▶ **ZIEL A**: Gib den Abschnitt des Textes zur Mitte-Studie, der mit den Worten „Zwar konnte er“ beginnt und mit „kaum vorstellbar scheint.“ endet, noch einmal wieder und ersetze darin „Fremdenfeindlichkeit“ durch „Ausländerfeindlichkeit“.
▶ **ZIEL B**: Führe den Text über die Mitte-Studie im Anschluss an seinen letzten Satz fort.

Seit 2006 wartet die Friedrich-Ebert-Stiftung mit Erhebungen zur rechtsextremen Einstellung der Deutschen auf. Zusammengefasst erscheinen die Ergebnisse alle zwei Jahre. Um die Sammlung der Daten sowie um deren Interpretation kümmert sich die Uni Bielefeld. 2014 hat sie das Drittmittel-Projekt – zunächst in Leipzig angesiedelt – für sich an Land gezogen. Damit es auch weiterhin einträglich läuft, müssen die Befragungen immer aufs Neue den fortdauernden Tatbestand einer „gruppenbezogenen Menschenfeindlichkeit“ bestätigen.
Niemand weiß das besser als der Projektleiter Andreas Zick. Mit der politischen Lenkung wissenschaftlicher Arbeit kennt er sich aus wie nur wenige. Wie man den Nagel biegen muss, um ihn auf den Kopf zu treffen, mag er nicht zuletzt als Vorsitzender des Stiftungsrates der Amadeu Antonio Stiftung geübt haben. Erst vor wenigen Tagen, bei der Vorstellung der jüngsten „Mitte-Studie“, so der Name des demoskopischen Periodikums, gab er seinem Affen wieder Zucker, unter anderem in den „Tagesthemen“ vom 25. April.
Zwar konnte er nichts aus dem Hut zaubern, das eine Ausbreitung rechtsextremer Gesinnung befürchten ließe. Der Anteil derer, die sich dazu offen bekannten, schlug wie schon 2014 mit gerade mal zwei bis drei Prozent zu Buche. Überhaupt verharrten die Werte bedrohlicher Gesinnungen weitgehend auf dem Niveau früherer Befragungen. Im Bereich der Fremdenfeindlichkeit war sogar ein leichter Rückgang von 20 Prozent im Jahr 2014 auf jetzt 18,9 Prozent zu verzeichnen, was freilich noch immer besorgniserregend genug wäre, im Grunde aber kaum vorstellbar scheint.

▶ **EINTRÄGE**:
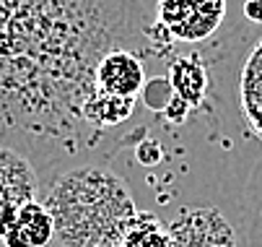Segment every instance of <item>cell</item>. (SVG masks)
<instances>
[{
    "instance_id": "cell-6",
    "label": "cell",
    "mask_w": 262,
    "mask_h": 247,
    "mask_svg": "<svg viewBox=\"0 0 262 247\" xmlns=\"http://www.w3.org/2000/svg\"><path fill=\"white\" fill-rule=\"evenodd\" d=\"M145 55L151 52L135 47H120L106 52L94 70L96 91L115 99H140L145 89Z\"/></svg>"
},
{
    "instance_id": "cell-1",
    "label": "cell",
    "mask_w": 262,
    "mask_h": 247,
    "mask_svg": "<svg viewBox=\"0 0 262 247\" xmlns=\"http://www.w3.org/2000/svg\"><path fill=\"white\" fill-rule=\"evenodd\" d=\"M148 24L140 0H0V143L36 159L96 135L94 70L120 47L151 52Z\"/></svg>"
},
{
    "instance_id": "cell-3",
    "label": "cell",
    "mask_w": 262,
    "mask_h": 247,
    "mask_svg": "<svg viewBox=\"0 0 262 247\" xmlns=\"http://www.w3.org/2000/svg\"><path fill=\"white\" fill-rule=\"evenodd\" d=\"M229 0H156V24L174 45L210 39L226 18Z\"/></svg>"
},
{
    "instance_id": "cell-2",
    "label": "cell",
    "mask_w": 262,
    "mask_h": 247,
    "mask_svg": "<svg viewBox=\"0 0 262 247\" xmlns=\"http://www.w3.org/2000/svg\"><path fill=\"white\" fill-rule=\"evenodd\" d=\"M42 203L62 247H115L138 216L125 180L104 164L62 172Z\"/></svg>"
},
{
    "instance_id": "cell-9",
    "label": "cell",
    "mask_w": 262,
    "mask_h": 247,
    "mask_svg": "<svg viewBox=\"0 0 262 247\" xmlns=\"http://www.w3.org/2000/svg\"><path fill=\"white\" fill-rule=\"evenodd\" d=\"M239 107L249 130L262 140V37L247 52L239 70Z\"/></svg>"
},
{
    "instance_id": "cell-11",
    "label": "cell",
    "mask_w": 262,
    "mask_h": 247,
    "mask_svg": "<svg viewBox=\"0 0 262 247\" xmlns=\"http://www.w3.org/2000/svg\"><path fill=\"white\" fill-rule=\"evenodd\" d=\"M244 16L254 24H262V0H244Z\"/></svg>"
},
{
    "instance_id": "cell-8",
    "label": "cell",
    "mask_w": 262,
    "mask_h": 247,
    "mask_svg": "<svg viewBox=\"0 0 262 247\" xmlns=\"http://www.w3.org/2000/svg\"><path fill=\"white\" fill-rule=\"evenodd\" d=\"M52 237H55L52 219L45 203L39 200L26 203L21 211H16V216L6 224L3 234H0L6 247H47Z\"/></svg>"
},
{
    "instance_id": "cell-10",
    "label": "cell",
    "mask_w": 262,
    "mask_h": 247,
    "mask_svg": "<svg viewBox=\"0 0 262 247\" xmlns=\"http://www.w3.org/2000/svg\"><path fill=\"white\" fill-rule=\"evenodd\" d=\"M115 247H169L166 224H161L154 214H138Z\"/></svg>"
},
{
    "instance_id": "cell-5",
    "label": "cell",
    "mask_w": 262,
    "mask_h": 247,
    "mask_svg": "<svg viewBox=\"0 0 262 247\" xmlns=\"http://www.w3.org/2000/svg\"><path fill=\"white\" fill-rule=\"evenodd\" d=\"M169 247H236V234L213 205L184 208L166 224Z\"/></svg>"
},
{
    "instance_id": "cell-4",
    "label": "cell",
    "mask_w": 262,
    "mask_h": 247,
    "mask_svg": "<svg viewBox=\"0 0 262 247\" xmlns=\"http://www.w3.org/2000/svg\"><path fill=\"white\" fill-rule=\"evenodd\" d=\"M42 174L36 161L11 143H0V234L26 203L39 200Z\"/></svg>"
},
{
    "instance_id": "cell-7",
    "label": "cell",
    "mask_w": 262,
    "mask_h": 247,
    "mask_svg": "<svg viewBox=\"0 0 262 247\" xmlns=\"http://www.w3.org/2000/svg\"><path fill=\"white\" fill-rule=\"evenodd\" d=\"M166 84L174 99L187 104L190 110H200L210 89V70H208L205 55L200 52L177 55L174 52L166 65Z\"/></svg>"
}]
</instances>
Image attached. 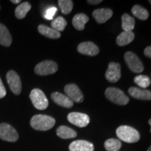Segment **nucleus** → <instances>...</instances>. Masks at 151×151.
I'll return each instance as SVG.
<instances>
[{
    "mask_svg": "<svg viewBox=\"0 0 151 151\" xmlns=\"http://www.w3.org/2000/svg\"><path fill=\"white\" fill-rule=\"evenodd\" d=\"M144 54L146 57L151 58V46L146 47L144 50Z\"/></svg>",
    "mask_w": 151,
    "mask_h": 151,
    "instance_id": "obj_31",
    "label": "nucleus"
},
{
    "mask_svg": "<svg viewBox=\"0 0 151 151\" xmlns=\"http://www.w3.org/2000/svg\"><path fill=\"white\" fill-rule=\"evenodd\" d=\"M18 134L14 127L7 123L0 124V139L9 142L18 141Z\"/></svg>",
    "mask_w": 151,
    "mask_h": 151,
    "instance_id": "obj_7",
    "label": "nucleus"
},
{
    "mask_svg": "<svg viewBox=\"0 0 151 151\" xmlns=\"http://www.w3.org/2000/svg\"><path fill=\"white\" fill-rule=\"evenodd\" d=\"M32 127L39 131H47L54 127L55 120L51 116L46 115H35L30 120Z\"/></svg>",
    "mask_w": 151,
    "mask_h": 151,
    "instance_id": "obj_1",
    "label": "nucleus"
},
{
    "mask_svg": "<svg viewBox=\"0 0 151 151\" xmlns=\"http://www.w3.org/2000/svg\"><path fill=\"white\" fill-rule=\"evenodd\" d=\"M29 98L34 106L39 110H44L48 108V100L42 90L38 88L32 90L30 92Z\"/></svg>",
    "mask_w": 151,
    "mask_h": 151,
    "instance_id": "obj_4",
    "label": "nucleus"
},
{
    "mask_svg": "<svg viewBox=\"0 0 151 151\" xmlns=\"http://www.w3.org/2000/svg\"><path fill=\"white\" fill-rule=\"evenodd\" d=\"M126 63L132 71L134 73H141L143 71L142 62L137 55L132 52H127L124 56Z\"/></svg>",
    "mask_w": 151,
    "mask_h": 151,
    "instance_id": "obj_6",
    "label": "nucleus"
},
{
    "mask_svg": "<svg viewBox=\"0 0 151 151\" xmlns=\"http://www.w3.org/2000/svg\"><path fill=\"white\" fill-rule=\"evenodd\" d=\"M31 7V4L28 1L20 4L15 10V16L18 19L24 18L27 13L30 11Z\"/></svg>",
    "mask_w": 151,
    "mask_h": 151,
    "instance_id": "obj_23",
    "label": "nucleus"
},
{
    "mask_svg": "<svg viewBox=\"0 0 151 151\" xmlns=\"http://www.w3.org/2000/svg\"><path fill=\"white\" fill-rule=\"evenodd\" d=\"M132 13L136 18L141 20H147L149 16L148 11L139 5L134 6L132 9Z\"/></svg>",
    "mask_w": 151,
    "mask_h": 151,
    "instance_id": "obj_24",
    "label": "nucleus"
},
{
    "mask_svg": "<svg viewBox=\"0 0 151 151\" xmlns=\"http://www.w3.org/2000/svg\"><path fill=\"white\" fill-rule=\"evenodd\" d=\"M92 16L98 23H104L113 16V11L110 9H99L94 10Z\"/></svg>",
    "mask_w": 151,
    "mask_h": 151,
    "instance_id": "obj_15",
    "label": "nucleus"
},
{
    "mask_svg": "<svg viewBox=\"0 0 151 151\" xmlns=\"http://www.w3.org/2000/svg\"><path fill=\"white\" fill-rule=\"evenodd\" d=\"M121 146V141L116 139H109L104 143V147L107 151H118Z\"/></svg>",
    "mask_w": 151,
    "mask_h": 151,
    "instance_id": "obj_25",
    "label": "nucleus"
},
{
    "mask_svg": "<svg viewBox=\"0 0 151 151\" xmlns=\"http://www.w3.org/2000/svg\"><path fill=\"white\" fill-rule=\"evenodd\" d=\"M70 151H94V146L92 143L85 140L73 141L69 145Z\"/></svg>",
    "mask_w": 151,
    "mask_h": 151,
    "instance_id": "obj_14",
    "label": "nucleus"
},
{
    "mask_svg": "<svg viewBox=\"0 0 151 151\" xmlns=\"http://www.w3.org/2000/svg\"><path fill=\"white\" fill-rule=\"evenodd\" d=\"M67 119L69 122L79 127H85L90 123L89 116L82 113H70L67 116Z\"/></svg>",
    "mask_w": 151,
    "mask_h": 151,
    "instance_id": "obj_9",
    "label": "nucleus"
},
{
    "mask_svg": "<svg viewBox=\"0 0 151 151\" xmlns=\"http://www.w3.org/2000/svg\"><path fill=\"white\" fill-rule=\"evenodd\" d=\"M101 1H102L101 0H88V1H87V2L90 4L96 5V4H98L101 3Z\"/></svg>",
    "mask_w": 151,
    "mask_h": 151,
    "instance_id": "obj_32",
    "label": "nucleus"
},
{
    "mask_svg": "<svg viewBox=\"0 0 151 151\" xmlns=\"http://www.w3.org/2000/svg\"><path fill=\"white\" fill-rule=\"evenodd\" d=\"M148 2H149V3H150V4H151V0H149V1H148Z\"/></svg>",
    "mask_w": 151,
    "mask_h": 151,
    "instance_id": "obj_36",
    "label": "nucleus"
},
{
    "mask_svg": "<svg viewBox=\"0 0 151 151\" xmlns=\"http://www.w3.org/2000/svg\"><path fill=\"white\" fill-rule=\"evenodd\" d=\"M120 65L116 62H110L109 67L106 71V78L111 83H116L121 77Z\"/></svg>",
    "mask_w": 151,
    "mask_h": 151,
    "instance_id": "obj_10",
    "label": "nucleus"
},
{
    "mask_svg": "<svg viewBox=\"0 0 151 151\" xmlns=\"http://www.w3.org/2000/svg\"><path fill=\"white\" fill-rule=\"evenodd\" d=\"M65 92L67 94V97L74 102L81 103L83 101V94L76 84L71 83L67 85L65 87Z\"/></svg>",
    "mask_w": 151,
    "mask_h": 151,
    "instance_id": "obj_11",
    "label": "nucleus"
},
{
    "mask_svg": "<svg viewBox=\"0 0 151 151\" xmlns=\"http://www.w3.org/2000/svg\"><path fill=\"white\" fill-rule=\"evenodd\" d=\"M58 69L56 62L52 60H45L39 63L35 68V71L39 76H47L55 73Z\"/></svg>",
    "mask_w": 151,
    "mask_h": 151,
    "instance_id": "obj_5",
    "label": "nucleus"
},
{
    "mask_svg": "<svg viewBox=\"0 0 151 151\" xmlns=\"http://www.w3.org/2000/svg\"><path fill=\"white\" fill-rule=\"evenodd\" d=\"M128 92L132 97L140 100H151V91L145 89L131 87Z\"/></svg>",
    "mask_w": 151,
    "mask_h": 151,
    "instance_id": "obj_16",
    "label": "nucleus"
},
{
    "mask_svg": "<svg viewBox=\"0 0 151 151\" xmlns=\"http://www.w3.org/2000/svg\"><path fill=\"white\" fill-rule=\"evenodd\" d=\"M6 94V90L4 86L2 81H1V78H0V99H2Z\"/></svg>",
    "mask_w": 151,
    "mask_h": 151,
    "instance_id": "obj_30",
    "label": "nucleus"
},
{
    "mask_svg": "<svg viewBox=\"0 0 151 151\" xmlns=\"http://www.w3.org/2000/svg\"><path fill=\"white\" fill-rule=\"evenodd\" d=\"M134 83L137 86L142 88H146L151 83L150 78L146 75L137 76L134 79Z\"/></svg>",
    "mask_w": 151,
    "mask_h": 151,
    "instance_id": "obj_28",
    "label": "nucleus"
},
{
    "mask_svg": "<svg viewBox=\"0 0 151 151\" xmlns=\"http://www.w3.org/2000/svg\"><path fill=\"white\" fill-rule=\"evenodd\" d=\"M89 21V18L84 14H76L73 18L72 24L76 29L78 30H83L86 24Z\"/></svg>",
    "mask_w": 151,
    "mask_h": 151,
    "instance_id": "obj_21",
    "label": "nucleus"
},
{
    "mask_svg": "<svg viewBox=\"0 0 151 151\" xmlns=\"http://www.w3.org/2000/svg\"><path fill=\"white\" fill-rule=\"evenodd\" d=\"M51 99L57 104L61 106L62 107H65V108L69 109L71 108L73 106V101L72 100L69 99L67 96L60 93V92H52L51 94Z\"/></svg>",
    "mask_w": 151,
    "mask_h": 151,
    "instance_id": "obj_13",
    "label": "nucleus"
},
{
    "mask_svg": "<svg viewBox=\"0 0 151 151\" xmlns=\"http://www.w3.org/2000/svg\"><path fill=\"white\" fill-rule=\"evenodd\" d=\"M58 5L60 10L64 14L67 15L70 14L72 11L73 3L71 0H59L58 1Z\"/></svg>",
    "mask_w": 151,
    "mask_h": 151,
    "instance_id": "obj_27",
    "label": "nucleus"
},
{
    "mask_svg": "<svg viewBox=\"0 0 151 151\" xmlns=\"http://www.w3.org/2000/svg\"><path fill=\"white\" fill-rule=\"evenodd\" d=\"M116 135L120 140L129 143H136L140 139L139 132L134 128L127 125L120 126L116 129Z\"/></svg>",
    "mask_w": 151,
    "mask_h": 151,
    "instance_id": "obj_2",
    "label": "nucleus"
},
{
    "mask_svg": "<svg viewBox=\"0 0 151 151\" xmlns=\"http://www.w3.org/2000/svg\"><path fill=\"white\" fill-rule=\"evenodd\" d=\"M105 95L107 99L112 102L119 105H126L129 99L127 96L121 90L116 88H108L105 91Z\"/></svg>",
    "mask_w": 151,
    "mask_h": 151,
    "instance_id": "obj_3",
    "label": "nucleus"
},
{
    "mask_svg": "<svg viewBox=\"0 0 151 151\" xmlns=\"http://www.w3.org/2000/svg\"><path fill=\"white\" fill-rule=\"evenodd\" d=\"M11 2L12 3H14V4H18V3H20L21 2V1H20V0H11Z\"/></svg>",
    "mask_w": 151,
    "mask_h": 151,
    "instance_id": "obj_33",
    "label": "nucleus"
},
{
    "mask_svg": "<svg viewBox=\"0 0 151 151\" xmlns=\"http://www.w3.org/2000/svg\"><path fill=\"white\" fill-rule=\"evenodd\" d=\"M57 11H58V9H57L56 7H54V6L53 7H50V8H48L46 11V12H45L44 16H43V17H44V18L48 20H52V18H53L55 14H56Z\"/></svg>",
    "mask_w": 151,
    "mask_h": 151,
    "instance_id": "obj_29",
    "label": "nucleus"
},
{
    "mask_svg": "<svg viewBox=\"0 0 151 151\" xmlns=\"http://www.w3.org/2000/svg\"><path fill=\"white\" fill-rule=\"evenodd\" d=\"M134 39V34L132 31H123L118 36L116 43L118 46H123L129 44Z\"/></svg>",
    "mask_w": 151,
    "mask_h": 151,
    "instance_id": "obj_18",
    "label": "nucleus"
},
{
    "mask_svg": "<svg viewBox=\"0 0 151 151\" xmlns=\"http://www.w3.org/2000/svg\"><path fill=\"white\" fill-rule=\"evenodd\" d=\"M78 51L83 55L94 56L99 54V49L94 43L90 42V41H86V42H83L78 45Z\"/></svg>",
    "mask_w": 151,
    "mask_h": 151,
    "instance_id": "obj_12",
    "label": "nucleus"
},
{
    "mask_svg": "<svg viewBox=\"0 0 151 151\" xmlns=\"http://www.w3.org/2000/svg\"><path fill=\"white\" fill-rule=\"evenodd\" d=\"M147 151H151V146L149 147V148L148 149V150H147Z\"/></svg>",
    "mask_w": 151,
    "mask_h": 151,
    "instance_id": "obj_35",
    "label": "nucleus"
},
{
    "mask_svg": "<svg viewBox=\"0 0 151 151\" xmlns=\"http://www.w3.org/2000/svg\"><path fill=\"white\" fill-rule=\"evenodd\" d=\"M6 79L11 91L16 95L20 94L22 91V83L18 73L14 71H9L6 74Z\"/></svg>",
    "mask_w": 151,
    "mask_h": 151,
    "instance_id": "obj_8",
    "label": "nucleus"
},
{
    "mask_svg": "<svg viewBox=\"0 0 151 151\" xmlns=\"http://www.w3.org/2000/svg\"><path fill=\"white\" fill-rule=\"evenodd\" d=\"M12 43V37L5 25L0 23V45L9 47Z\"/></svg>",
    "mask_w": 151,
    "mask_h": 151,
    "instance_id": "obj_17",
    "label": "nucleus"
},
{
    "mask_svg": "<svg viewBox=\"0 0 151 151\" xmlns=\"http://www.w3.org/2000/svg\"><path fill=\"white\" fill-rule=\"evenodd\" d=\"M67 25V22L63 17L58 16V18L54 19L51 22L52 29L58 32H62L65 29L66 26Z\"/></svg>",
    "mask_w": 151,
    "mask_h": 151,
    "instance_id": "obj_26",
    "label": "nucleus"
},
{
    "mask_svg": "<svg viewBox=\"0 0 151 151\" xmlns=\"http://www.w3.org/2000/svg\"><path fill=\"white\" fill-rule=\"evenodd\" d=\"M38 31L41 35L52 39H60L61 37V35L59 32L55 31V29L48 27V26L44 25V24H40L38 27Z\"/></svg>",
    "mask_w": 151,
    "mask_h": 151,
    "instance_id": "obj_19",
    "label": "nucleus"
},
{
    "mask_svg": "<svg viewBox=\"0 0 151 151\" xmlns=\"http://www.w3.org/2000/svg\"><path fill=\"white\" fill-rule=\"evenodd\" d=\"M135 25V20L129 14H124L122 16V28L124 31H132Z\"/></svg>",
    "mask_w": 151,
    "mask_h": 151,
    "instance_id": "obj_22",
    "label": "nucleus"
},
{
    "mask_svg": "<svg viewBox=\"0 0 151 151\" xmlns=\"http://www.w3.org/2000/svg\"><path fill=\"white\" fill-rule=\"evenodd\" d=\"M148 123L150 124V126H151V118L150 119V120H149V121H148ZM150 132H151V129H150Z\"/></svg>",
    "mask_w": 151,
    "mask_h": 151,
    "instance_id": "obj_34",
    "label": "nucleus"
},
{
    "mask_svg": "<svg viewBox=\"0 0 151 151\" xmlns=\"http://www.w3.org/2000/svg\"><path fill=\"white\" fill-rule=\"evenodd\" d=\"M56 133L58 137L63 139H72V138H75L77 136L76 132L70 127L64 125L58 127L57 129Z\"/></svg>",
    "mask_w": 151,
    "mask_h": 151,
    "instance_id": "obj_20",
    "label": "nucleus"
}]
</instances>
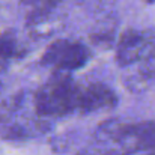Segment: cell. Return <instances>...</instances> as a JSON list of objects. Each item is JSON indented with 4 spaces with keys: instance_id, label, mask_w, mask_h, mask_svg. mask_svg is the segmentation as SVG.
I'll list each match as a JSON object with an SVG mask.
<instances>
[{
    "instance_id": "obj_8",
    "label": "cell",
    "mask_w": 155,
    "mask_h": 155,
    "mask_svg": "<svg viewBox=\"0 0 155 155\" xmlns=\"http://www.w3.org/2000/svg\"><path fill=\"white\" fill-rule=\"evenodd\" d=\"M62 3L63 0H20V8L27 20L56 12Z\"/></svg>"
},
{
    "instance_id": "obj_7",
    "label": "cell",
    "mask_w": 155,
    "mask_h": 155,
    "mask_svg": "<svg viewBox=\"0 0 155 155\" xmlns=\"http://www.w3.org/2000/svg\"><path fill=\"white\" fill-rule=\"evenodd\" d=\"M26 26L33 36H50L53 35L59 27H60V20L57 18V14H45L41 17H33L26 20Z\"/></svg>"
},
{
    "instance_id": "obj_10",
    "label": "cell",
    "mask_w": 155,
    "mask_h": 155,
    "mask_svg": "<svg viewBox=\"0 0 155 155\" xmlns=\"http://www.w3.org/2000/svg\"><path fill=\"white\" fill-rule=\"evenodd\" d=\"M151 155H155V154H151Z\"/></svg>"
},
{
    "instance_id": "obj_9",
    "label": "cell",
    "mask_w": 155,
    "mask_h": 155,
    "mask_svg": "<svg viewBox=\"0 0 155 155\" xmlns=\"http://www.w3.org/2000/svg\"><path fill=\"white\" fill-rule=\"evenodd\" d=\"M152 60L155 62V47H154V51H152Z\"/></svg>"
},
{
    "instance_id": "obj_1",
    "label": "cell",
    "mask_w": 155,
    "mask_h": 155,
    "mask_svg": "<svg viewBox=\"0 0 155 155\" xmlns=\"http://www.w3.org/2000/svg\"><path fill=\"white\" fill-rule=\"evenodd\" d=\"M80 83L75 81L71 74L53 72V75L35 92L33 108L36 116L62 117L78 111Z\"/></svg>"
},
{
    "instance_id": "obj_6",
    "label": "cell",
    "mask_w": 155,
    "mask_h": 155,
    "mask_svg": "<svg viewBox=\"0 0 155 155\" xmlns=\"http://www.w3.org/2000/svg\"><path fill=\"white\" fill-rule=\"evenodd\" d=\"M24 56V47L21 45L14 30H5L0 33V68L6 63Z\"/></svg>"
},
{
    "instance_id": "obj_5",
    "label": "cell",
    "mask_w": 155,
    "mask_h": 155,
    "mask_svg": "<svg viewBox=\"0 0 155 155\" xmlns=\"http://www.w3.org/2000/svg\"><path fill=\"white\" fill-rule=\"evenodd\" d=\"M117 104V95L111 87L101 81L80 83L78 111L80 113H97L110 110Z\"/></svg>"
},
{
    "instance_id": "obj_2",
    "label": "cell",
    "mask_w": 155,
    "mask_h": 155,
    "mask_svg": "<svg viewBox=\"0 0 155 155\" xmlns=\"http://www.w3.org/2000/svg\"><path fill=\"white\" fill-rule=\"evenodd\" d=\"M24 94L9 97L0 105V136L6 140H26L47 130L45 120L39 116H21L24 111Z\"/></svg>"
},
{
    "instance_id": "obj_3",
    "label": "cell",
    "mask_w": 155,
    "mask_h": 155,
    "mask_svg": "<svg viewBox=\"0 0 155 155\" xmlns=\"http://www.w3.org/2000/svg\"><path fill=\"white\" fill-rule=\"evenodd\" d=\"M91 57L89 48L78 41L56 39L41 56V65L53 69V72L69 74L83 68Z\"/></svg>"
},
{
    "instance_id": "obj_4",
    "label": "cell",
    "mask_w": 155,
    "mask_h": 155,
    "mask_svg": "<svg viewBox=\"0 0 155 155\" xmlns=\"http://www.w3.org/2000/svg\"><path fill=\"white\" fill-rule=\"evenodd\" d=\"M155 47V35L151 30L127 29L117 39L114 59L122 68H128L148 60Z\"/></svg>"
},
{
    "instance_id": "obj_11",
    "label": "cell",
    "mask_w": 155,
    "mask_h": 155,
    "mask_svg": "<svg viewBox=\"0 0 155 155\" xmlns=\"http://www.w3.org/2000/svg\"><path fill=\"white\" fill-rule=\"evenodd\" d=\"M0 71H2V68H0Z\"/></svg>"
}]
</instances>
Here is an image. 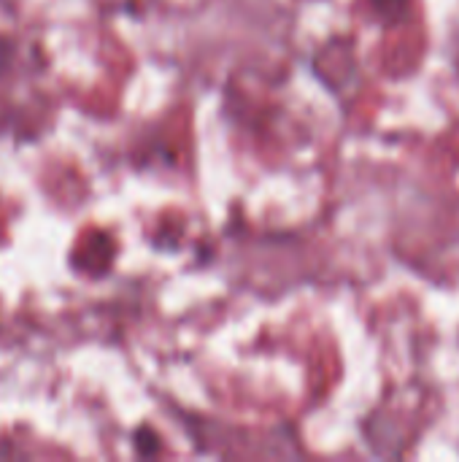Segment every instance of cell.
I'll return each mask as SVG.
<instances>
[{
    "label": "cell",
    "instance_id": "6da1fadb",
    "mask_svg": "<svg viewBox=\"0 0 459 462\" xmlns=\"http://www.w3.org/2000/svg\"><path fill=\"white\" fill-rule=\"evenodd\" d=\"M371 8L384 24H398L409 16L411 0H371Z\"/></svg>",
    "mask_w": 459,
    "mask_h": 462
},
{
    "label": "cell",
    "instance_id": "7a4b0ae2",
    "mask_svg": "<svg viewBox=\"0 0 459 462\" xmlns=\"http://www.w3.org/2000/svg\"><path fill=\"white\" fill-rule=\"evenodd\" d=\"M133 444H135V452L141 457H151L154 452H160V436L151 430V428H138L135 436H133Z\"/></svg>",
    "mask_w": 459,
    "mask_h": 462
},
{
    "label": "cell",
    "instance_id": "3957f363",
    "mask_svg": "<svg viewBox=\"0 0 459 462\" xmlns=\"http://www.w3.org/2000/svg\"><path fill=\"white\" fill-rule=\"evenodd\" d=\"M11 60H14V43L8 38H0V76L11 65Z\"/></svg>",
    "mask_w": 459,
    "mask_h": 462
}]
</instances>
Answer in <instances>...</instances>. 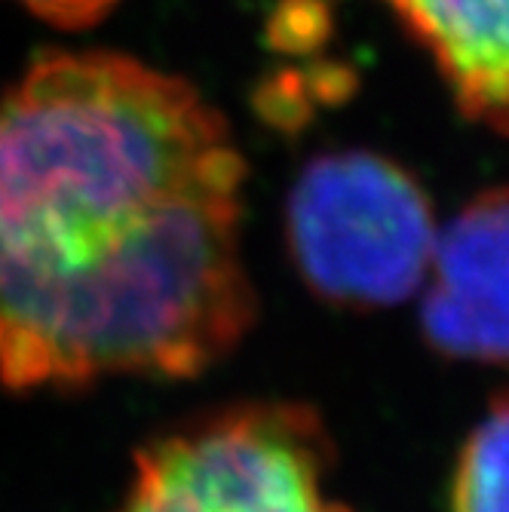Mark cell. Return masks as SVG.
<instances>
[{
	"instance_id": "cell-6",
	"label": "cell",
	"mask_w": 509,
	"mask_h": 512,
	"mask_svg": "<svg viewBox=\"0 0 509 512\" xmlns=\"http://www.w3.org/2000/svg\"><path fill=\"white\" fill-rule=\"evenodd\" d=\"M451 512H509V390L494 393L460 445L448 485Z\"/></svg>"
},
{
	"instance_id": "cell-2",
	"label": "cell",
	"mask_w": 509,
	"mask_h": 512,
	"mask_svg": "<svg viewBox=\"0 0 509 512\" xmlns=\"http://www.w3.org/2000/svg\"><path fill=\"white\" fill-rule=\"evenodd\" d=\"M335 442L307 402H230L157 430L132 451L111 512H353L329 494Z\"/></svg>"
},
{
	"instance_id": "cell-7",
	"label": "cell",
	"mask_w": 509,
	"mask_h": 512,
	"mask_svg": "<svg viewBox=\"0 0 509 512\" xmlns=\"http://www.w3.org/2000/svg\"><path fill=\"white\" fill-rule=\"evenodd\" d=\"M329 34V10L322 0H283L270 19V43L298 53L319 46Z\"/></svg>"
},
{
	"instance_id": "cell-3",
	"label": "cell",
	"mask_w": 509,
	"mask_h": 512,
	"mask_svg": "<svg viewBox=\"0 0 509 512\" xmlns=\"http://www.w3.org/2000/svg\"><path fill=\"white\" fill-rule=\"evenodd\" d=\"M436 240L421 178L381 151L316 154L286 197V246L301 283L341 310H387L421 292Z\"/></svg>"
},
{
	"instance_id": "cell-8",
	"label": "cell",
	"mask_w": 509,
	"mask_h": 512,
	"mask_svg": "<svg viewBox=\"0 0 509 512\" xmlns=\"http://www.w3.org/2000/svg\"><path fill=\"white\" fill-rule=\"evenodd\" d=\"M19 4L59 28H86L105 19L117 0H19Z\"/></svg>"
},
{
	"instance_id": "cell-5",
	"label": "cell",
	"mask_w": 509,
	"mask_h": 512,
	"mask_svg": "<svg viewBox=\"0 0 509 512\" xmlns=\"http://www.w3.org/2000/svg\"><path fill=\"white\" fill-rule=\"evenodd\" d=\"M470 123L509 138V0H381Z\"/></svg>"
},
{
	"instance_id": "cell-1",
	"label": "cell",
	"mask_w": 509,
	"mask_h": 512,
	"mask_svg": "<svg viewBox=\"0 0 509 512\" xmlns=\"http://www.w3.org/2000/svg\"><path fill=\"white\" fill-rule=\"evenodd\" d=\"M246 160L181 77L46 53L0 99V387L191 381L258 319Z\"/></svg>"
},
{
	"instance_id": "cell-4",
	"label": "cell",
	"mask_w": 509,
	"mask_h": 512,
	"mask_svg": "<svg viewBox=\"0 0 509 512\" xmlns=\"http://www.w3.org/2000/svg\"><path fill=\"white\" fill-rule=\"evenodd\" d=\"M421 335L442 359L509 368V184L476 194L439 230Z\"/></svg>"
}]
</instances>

▶ **ERWARTETE ANTWORT A**:
Zwar konnte er nichts aus dem Hut zaubern, das eine Ausbreitung rechtsextremer Gesinnung befürchten ließe. Der Anteil derer, die sich dazu offen bekannten, schlug wie schon 2014 mit gerade mal zwei bis drei Prozent zu Buche. Überhaupt verharrten die Werte bedrohlicher Gesinnungen weitgehend auf dem Niveau früherer Befragungen. Im Bereich der Ausländerfeindlichkeit war sogar ein leichter Rückgang von 20 Prozent im Jahr 2014 auf jetzt 18,9 Prozent zu verzeichnen, was freilich noch immer besorgniserregend genug wäre, im Grunde aber kaum vorstellbar scheint.

▶ **ERWARTETE ANTWORT B**:
In der Mitte angekommen
Nur lassen sich diese Zahlen eben nicht so alarmierend verkünden wie jene, die Andreas Zick schließlich zu der Behauptung verführten, die „Menschenfeindlichkeit“ sei in der „verlorenen Mitte der Gesellschaft angekommen“. Und das allein deshalb, weil 54,1 Prozent der Deutschen – laut „Mitte-Studie“ – eine „negative Haltung gegenüber Asylsuchenden“ einnehmen. Eine propagandistische Hochrechnung, mit der der Professor nun allerdings selbst durchgefallen ist.
Geht es doch bei denen, die seit 2015 massenhaft einströmen, in der Regel um Emigranten und Zuwanderer, nicht um Menschen, denen der deutsche Staat Asyl gewährt. Wem dieser Unterschied nicht bewusst ist, der sollte lieber den Schnabel halten, statt andere der „Menschenfeindlichkeit“ zu bezichtigen. Außerdem sollte er nicht über die Gründe dieser vermeintlichen Inhumanität orakeln.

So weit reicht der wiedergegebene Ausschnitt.